5 Questions We Have About Your Sales Stack [Live from Sales Stack 2015]

It’s trendy to talk about sales stacks right now. Hundreds of sales leaders showed up to celebrate the topic at today’s Sales Stack conference to prove it.

But beyond being able to keep up with buzz around the topic, where can all of this sales stack talk really take you? And how can you optimize your stack? These four panelists took the stage at today’s event to offer some answers:

Based on what we learned from them, we developed a quick list of questions for you. Our goal? To get you to look at your sales stack from a few new angles. Let’s go. 


5 Questions We Have About Your Sales Stack

1. Are you experimenting enough?

As Keenan pointed out, many sales cultures do not promote failure. Don’t be one of them. Try out sales tools. Screw up. Learn from it. This is the only way to find out what you and your reps really need. 
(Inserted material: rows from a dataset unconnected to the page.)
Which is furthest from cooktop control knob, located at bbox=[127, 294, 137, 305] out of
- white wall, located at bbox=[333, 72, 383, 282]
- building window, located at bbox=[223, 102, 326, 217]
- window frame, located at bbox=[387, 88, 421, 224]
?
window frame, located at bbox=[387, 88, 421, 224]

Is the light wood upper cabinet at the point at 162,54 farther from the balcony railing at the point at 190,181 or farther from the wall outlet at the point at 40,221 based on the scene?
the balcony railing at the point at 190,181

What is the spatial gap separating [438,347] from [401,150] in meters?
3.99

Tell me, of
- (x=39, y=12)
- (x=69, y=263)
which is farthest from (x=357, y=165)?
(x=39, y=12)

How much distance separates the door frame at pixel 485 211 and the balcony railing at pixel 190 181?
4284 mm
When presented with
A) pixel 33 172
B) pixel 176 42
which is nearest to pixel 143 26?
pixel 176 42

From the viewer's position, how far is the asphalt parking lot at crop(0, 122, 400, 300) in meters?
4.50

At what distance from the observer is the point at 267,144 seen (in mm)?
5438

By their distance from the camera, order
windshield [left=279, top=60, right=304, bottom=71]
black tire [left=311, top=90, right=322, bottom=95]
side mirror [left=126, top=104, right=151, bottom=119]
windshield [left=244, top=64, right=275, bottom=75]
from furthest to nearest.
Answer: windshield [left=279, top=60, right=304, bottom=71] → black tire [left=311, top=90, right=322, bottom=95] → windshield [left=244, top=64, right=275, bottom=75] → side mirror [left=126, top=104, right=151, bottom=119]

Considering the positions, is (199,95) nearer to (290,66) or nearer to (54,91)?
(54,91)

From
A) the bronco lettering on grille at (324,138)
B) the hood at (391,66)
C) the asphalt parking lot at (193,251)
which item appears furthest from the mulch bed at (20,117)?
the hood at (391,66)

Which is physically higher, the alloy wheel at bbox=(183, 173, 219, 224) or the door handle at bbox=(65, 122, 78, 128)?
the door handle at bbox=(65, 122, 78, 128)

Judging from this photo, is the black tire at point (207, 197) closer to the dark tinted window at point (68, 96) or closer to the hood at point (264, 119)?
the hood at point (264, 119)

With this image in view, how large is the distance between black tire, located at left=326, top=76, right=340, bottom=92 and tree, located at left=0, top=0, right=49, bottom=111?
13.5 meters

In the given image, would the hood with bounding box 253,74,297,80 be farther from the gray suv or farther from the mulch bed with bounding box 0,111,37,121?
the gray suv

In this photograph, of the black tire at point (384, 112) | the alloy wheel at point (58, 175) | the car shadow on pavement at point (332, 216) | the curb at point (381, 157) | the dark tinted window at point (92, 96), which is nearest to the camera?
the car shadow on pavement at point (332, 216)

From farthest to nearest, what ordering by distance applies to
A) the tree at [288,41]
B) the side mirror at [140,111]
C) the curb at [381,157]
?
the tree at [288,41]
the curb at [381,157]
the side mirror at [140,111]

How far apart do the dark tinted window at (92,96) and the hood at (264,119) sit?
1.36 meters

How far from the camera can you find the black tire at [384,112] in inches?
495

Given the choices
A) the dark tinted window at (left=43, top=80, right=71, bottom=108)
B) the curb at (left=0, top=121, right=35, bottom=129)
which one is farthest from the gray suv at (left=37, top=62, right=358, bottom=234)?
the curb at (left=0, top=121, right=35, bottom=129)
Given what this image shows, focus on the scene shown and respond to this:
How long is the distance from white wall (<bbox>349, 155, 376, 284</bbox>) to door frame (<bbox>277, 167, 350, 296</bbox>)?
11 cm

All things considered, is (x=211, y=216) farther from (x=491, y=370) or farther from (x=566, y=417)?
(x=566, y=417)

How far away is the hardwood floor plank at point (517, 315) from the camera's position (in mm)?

2. Have you considered a BYOA approach?

Whose job is it to evaluate sales tools for your team? One theme at today’s conference includes empowering reps with greater involvement in enablement decisions. This should apply when evaluating technology, too. Give your reps the chance to bring their own apps to the table for you to evaluate and them to use. Mukund calls it a “Bring Your Own Apps” model.

3. Is your sales stack your own?

Nancy started the session by admitting that she spent a few days trying to come up with a diagram of a sales stack. She gave up. “It looks different for everyone, depending on what size company you have,” she said.  And she’s right. While other companies’ sales stacks can serve as great examples for you, yours should be your own.

4. Do you have the right mindset when bringing on tools?

“Start with, ‘what am I trying to get done?’ ” Keenan said of evaluating sales tools. “If you don’t know what you’re trying to accomplish, you’re going to grab the wrong tool.”

5. Are you making reps better?

“The goal of most of the startups that I see or talk to is that everybody has 1-3 objections…it’s better, faster, cheaper,” Richard said.  Don’t use your stack to go straight for faster and cheaper without ensuring that you’re truly enabling reps to sell better.